Salah satu pengelola Klenteng Kong Miao Budi S. Tanuwibowo mengatakan harus ada sinergitas dan dukungan yang penuh dari pihak pengelola TMII dalam memajukan program kebudayaan di Rumah Ibadah.
Dukungan bisa banyak dan beragam. Selain ide, pengelola TMII juga perlu mendukung agenda promosi kegiatan ibadah ke luar. Saya rasa ke depan TMII akan lebih ramai lagi dengan mengembangkan kegiatan keagamaan dan budaya,” ujarnya.
Salah satu pengurus Sasono Adiroso Pangeran Sambernyowo Retno Lastani berharap kepengelolaan yang baik ke depan. Pengurus Majelis Luhur Kepercayaan Indonesia (MLKI) yang sejak 2007 ini juga mendukung adanya sejumlah kegiatan seni budaya untuk mengenalkan berbagai Aliran Kepercayaan di Indonesia.
“Kami merencanakan di Sasana Adisrasa ada aktivitas yang menarik berupa kegiatan pelatihan seni budaya, seperti pelatihan nembang, menari dan kulinernya. Kami berharap ke depan lebih baik lagi dan bisa bekerjasama dengan pihak-pihak yang ditentukan,” ujarnya.

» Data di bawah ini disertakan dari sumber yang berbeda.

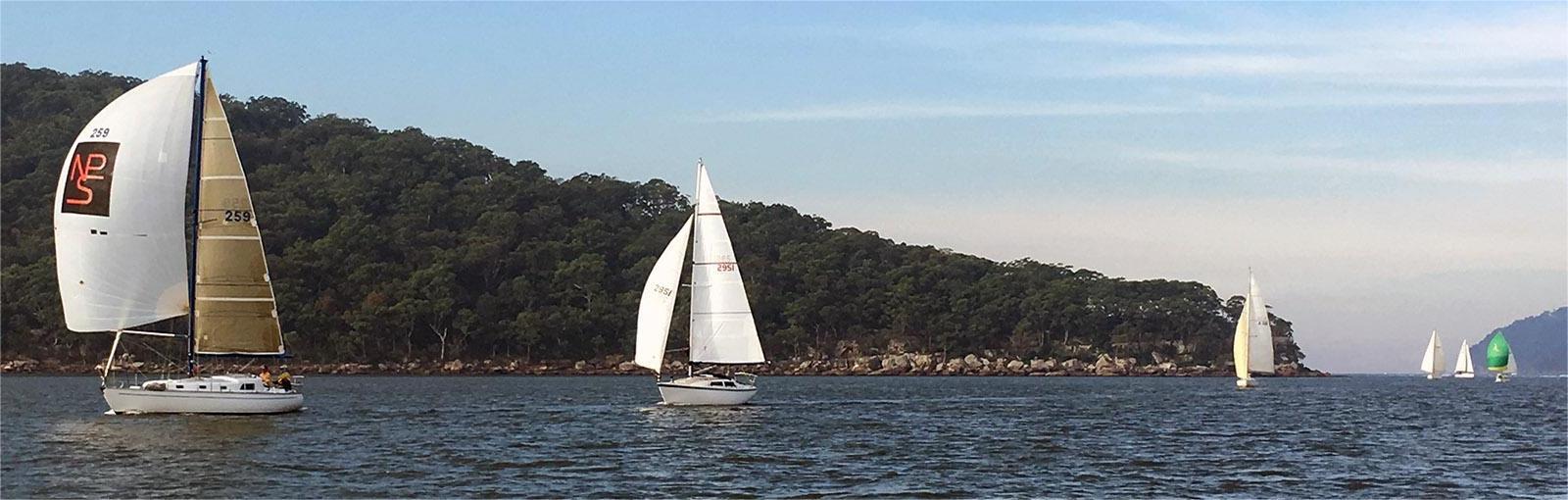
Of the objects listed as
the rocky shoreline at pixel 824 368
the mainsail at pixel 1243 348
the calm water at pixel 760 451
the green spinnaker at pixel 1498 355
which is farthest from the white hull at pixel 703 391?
the green spinnaker at pixel 1498 355

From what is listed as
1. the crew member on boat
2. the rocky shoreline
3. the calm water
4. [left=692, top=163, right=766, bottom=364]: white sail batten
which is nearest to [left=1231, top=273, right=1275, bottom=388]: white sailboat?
the rocky shoreline

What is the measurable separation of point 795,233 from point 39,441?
13791 cm

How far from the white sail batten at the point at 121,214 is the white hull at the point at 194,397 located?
2.11m

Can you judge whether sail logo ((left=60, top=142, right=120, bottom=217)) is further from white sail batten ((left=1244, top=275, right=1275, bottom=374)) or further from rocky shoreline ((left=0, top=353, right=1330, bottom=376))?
white sail batten ((left=1244, top=275, right=1275, bottom=374))

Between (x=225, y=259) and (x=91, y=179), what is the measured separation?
4524 mm

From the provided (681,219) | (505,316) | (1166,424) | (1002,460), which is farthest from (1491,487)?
(681,219)

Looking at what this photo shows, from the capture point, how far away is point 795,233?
180 metres

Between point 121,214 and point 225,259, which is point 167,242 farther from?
point 225,259

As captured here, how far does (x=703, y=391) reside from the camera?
6066 cm

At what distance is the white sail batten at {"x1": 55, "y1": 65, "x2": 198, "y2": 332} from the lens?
155ft

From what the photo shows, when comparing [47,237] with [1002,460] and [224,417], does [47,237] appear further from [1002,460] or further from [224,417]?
[1002,460]

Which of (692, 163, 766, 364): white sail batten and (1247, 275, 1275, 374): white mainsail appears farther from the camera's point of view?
(1247, 275, 1275, 374): white mainsail

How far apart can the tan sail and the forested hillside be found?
80.4 metres

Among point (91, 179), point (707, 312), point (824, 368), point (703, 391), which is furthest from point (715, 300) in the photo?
point (824, 368)
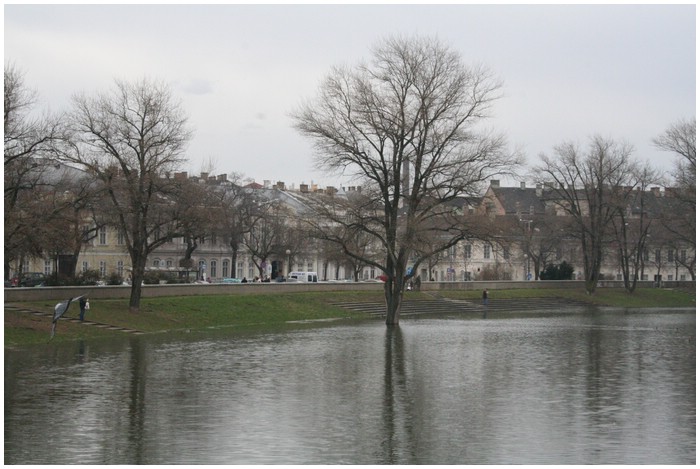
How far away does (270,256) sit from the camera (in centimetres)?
12700

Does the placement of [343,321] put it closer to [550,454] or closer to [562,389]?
[562,389]

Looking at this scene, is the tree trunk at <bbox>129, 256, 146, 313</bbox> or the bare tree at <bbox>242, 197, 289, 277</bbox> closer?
the tree trunk at <bbox>129, 256, 146, 313</bbox>

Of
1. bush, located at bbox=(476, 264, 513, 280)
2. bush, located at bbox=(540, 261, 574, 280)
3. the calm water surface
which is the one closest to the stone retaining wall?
bush, located at bbox=(540, 261, 574, 280)

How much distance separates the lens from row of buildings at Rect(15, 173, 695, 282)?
115 metres

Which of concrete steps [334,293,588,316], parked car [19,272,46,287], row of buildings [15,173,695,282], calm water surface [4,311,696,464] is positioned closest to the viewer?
calm water surface [4,311,696,464]

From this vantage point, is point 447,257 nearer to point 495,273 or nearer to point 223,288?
point 495,273

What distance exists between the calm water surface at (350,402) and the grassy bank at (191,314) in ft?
11.2

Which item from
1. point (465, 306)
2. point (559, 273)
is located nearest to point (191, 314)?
point (465, 306)

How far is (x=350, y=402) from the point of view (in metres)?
28.5

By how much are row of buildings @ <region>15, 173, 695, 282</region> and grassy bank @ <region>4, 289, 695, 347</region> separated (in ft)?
92.7

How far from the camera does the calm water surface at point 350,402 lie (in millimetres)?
21547

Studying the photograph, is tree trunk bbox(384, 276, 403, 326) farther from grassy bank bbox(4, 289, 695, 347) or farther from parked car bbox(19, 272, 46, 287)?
parked car bbox(19, 272, 46, 287)

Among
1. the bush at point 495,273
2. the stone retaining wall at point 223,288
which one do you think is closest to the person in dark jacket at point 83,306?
the stone retaining wall at point 223,288

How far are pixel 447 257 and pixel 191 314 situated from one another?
207ft
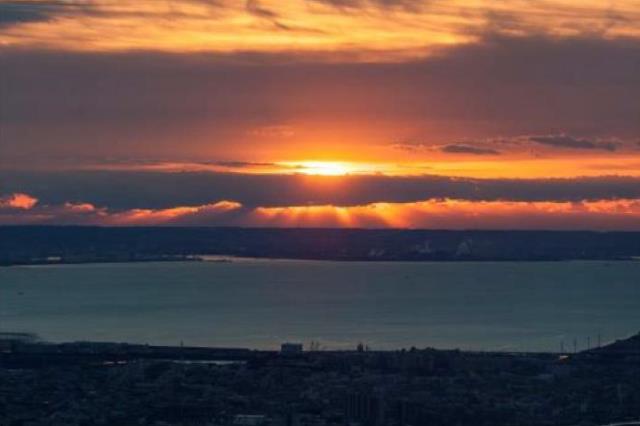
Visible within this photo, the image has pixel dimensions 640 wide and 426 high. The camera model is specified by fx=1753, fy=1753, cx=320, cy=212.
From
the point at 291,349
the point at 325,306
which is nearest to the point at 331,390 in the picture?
the point at 291,349

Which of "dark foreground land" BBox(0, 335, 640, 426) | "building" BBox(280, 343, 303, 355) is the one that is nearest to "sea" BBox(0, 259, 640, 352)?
"building" BBox(280, 343, 303, 355)

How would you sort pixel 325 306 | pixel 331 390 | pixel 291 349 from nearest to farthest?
pixel 331 390
pixel 291 349
pixel 325 306

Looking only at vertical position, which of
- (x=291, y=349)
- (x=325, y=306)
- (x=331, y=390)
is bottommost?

Emilia menambahkan perlu ada kerjasama dan dukungan berbagai pihak untuk mewujudkan pengelolaan TMII sebagai etalase budaya bangsa Indonesia.
“Kami berharap kita bisa bekerjasama dengan baik. Kita gotong royong untuk pengelolaan Rumah yang lebih profesional. Ada hal-hal yang perlu kita kembangkan, karena destinasi ini adalah etalase budaya Indonesia,” pungkasnya.